Record extracts>
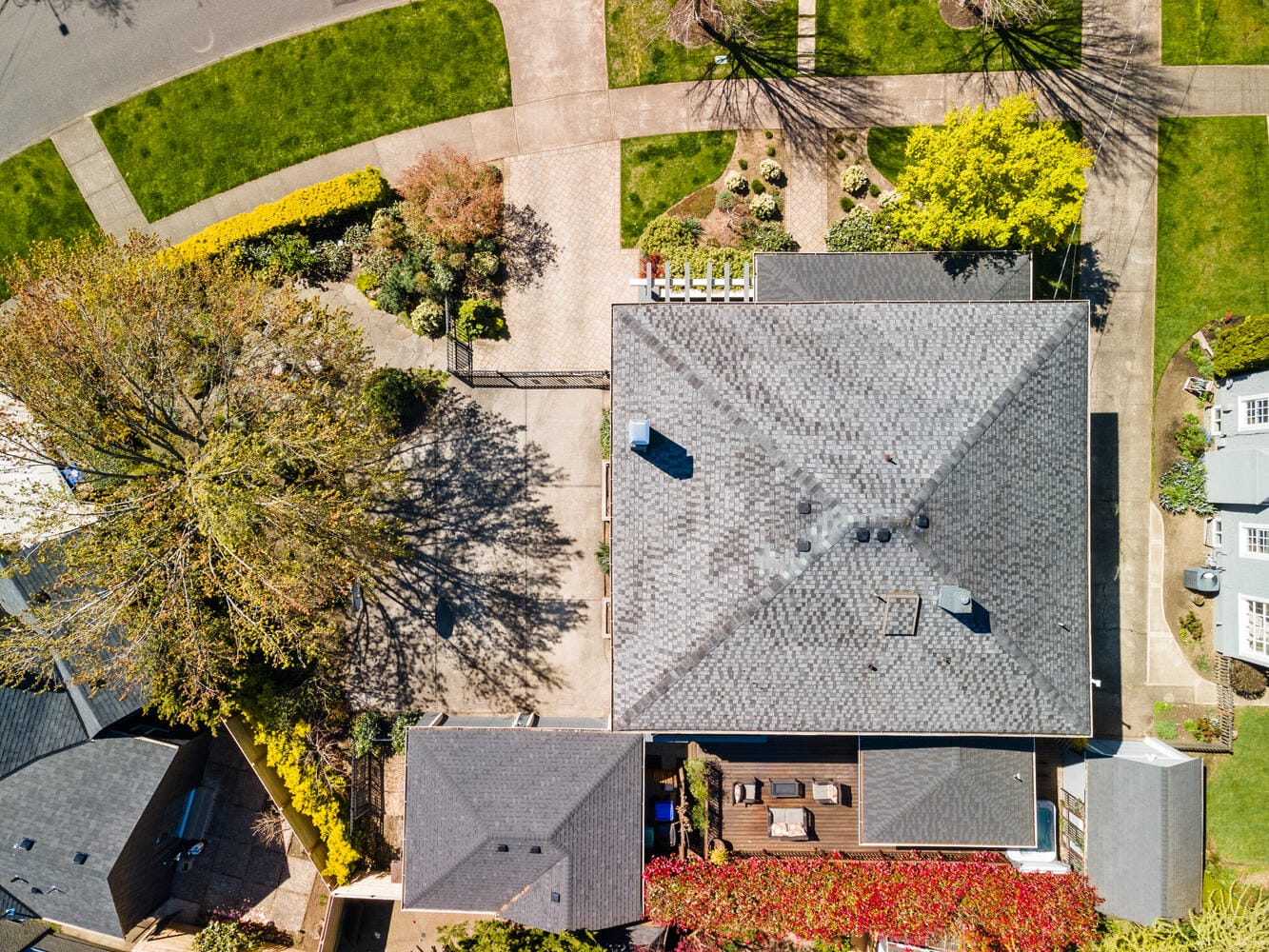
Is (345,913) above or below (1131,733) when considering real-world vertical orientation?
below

...

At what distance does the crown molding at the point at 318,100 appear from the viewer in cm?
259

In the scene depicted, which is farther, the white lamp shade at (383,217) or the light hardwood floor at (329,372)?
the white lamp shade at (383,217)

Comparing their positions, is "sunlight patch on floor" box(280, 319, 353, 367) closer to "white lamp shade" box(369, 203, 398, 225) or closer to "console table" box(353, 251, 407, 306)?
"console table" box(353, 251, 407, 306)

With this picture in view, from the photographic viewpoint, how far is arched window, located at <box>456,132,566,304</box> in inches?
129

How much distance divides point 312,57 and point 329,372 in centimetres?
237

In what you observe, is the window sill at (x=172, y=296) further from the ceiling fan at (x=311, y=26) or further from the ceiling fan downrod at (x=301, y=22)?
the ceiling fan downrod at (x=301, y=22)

Your task>
Return every line of the data above that contains the string "from", treating uppercase and lowercase as different.

Correct output>
At what distance does the crown molding at the point at 318,100 appear from the viewer in cm?
With this picture in view, from the photographic viewpoint, how far is arched window, located at <box>456,132,566,304</box> in inches?
In what you observe, is the window sill at (x=172, y=296) further from the ceiling fan at (x=311, y=26) or further from the ceiling fan downrod at (x=301, y=22)?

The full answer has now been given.